On December 2, the U.S. International Trade Commission voted unanimously to move forward on a full investigation of China’s solar imports to the US.
The ITC will examine whether Chinese solar imports have harmed US solar manufacturers and whether there should be a penalty for Chinese companies that illegally dump products.
If they decide to implement tariffs, the cost of solar panels could rise 10%. ITC could decide on preliminary remedies as early as Jan. 12.
The move is in response to the SolarWorld led complaint against Chinese "dumping" of low-priced solar panels on the US market, which has made it hard for US solar manufacturers to stay afloat and resulted in several bankruptices, including the high profile Solyndra case.
59 members of Congress, from both sides of the aisle in the House and Senate, sent a letter to President Obama on December 2, supporting the investigation.
"We cannot strengthen our energy security, or create jobs and economic growth, by replacing Middle East petroleum imports with unfairly traded clean energy technologies imported from China," they write.
China-based PV industries expressed their strong opposition to the petition, saying it distorts the situation and that any trade restrictive measures be imposed would seriously impair further development of the industry and are not in consumers’ interests.
The Coalition for Affordable Solar Energy (CASE), a group of US solar manufacturers that oppose the SolarWorld-led group (CASM), are urging the ITC to quickly find an equitable resolution to CASM’s trade complaint.
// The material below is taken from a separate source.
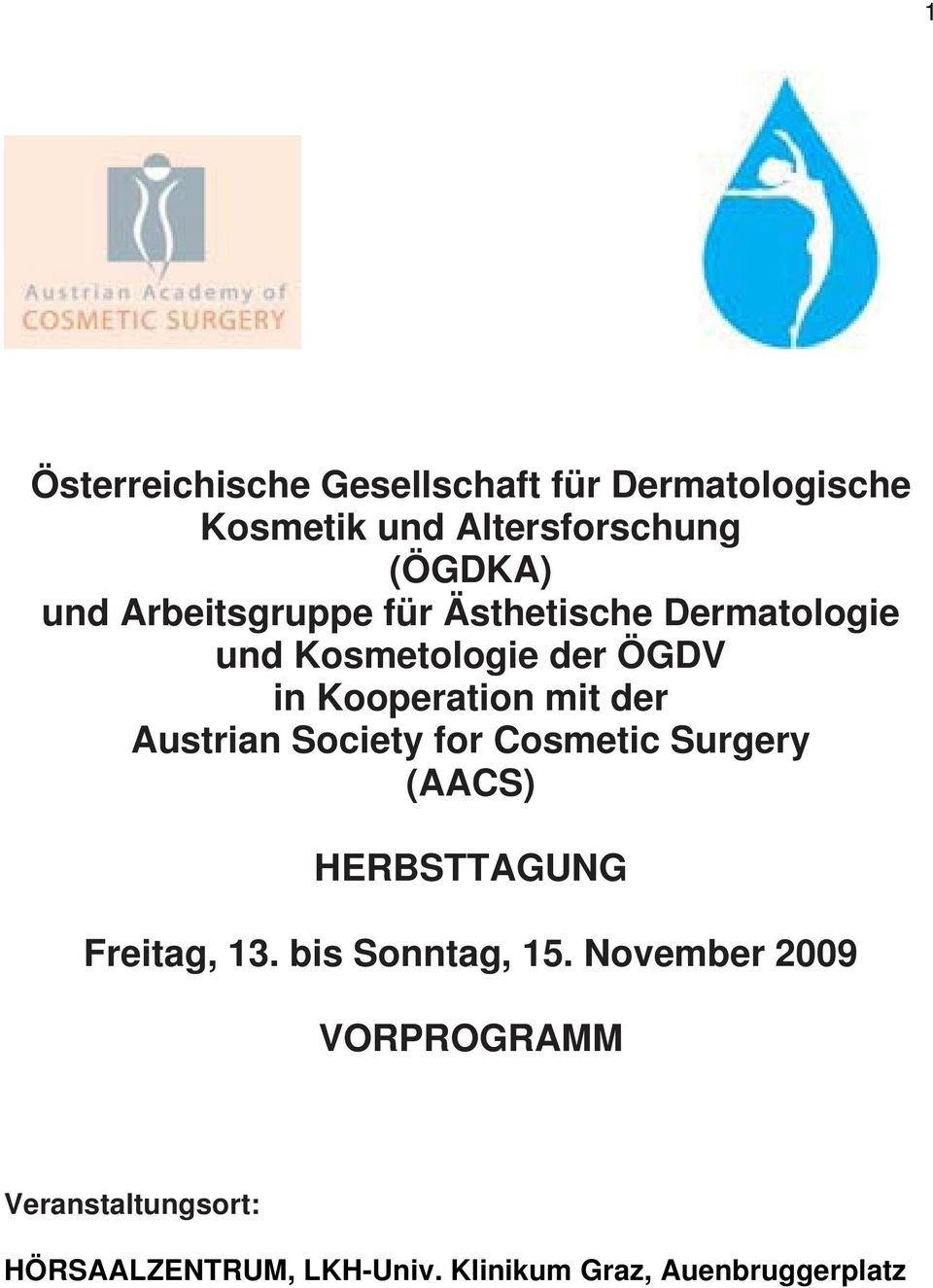 Austrian Society for Cosmetic Surgery (AACS) HERBSTTAGUNG Freitag, 13. bis Sonntag, 15.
They believe the rapid price reduction of solar panels has opened new markets in the US, and that lower costs are pushing the industry forward.
"The solar industry is uniting in its opposition to SolarWorld’s actions, which threaten to stall decades of solar industry growth and development," says Jigar Shah , co-founder of CASE and founder of SunEdison. We cannot prioritize 3% of American solar industry jobs over the remaining 97%."